▶ _What you need to do_: Rewrite the rows between the line holding "Which item of" and the line holding "3.35 meters", inclusive, with "shattered windshield" swapped for "cracked windshield" and nothing else changed.
————————
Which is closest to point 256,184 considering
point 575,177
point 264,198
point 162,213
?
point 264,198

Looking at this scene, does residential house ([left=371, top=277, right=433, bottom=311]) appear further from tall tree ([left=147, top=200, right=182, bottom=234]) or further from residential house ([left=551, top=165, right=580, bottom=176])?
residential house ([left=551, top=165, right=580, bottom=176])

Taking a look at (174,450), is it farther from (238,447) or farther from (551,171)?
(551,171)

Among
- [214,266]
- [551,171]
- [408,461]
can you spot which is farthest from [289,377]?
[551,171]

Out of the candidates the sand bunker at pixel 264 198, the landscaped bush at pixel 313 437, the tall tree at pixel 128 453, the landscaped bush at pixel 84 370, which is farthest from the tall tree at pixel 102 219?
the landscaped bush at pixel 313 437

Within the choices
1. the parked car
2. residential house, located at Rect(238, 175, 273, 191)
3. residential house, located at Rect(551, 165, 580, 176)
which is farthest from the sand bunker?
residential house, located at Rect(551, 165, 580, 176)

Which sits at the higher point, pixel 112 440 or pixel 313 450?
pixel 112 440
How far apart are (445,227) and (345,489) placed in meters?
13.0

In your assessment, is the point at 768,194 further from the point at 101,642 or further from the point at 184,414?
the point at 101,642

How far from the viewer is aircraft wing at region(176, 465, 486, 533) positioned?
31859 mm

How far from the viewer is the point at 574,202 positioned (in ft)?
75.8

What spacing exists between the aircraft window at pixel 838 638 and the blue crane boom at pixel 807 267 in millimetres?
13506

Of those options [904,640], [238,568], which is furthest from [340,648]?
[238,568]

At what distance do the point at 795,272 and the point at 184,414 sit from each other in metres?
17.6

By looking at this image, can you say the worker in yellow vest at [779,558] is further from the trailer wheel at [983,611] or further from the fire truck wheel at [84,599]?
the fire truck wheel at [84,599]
————————
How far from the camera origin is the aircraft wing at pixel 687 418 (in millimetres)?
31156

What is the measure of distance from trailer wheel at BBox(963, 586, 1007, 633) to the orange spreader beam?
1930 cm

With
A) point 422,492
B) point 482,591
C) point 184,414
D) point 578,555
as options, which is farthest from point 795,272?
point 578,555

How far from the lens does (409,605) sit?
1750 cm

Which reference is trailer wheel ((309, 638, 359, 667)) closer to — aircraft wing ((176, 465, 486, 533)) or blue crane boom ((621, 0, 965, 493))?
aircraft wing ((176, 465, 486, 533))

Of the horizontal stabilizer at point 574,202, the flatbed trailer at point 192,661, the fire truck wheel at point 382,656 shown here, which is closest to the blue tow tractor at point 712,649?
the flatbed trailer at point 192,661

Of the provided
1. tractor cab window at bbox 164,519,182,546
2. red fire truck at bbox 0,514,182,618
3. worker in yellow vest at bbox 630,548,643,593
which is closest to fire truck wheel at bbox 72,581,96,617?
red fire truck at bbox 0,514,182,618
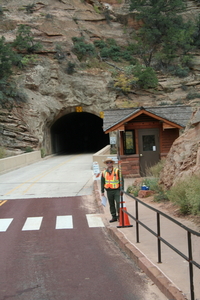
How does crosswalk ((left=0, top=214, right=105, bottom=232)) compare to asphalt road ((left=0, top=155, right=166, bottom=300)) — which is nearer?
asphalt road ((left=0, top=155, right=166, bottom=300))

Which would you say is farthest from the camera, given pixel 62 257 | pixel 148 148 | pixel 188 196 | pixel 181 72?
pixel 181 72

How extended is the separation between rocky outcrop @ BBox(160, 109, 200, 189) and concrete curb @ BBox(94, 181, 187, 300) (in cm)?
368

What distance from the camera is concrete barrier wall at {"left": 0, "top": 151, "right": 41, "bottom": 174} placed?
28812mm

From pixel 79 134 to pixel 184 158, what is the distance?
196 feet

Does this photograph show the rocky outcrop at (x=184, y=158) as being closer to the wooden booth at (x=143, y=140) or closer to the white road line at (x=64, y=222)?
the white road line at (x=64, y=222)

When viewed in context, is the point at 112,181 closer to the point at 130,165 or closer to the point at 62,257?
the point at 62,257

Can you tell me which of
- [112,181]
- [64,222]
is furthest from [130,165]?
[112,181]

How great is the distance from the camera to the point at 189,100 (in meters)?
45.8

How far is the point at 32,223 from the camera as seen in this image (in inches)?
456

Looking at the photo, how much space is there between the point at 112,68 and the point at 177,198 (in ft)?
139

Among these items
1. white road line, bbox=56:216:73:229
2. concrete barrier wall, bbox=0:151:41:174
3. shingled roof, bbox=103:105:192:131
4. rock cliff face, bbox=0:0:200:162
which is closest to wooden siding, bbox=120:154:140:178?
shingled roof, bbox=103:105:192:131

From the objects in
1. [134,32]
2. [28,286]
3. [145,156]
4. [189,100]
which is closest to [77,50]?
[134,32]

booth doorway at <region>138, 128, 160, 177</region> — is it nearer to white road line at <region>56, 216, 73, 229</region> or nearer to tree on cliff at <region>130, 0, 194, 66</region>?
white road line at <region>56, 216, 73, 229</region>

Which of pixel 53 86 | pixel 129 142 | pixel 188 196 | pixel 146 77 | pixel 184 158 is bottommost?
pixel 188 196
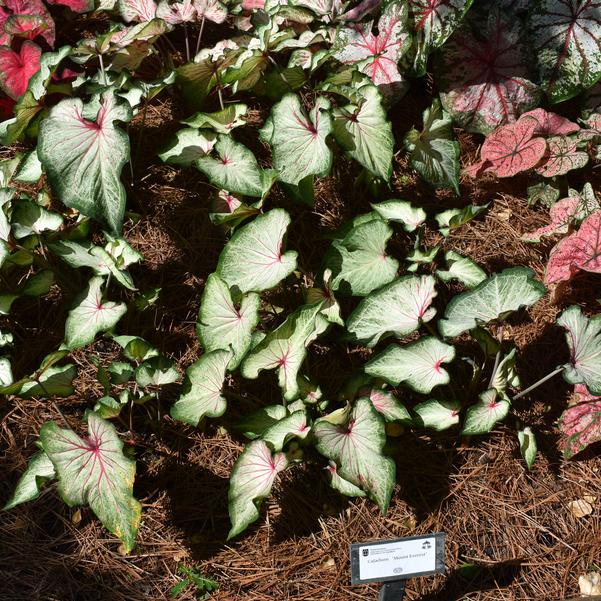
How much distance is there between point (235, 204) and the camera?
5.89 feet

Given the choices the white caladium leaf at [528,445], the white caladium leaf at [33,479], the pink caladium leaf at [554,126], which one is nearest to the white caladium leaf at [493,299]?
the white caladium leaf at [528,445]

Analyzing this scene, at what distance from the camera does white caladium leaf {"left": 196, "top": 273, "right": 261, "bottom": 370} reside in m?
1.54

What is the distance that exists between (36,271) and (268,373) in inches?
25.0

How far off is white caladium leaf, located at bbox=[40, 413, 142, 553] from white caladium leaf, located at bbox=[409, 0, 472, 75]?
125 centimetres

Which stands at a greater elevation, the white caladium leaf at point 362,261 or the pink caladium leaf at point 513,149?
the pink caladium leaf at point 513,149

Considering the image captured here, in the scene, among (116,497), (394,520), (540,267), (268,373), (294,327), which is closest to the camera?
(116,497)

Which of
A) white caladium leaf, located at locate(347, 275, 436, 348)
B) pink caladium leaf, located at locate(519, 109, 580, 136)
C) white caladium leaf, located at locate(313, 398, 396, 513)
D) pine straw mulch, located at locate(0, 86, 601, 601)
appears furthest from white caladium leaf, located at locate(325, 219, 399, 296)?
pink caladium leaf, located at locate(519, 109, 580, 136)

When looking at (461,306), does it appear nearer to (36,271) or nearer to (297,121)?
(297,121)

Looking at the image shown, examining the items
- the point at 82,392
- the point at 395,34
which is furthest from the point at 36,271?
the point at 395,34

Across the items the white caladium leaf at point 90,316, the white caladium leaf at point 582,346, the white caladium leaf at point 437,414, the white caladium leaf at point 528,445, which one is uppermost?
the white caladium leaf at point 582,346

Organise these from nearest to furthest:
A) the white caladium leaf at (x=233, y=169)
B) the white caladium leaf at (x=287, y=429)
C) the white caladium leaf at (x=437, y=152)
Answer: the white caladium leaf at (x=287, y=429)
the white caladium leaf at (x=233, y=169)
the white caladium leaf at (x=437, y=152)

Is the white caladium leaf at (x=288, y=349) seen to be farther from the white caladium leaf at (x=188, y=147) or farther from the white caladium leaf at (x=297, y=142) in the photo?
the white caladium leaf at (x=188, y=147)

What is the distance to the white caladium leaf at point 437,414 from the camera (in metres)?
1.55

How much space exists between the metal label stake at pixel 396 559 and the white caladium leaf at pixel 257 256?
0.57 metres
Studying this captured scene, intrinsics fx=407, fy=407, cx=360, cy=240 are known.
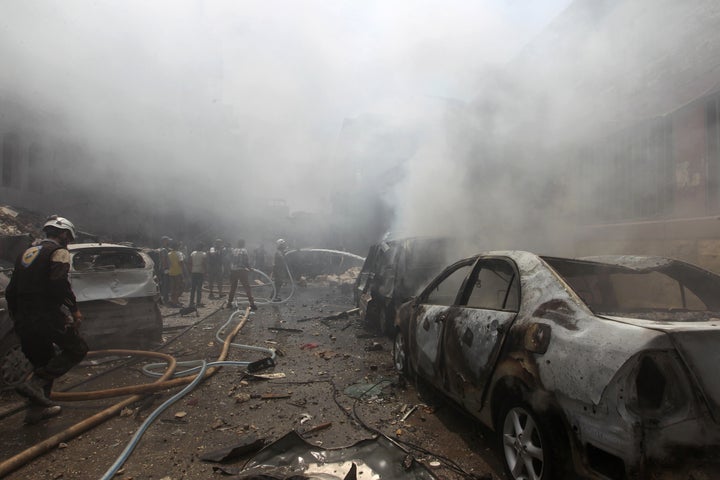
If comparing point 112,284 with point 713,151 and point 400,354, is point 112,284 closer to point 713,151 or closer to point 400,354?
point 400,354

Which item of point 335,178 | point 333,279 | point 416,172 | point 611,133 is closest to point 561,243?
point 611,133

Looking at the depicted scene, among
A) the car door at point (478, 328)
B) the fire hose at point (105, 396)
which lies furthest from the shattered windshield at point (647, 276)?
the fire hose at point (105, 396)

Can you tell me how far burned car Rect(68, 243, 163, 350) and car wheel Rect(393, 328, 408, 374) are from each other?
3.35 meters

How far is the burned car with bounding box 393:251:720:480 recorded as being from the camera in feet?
————————
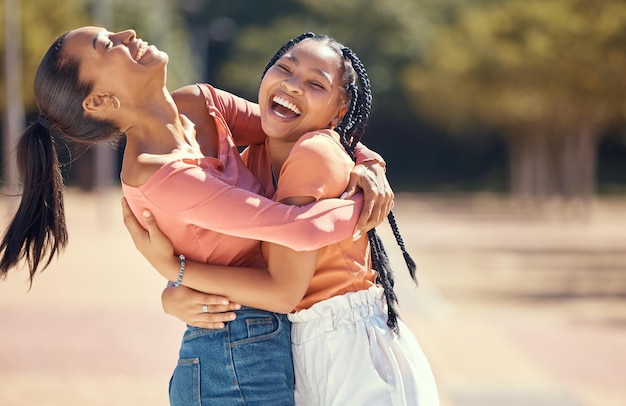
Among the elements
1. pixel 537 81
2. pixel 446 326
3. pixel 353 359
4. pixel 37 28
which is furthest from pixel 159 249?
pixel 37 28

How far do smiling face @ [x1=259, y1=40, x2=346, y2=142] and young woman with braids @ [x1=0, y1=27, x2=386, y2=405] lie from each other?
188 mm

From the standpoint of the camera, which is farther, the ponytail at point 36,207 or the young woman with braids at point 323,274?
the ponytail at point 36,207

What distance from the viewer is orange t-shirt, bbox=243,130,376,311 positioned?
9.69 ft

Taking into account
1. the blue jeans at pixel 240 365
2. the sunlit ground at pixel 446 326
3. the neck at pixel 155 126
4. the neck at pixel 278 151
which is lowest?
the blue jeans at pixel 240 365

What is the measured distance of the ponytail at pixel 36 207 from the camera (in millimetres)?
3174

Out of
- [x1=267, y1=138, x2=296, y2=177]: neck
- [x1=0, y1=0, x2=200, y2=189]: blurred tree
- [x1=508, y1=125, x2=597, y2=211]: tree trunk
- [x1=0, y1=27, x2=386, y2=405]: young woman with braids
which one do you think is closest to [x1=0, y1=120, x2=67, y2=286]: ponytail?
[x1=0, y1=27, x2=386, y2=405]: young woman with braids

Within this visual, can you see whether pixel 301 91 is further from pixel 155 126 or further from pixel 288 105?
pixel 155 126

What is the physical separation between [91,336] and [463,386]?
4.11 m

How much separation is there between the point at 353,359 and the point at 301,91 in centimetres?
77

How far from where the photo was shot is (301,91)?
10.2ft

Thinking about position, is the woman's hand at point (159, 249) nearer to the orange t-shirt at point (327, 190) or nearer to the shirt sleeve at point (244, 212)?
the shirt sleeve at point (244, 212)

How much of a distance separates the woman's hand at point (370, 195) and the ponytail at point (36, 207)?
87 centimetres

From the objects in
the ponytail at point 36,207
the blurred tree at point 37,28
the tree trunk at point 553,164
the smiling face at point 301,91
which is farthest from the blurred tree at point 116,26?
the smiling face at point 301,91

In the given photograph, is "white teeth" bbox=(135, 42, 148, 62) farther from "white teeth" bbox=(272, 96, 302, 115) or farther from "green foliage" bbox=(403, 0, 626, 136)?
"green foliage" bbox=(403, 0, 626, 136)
————————
▶ _Written solution_:
Which item of point 335,178 | point 333,279 | point 416,172 | point 611,133 is closest to point 561,243?
point 611,133

Looking at the depicted scene, among
A) the car door at point (478, 328)
B) the fire hose at point (105, 396)
which lies furthest from the cracked windshield at point (647, 276)?
the fire hose at point (105, 396)

Can you tell me how far burned car Rect(68, 243, 163, 350) and car wheel Rect(393, 328, 408, 374) are from each other?
3.35 meters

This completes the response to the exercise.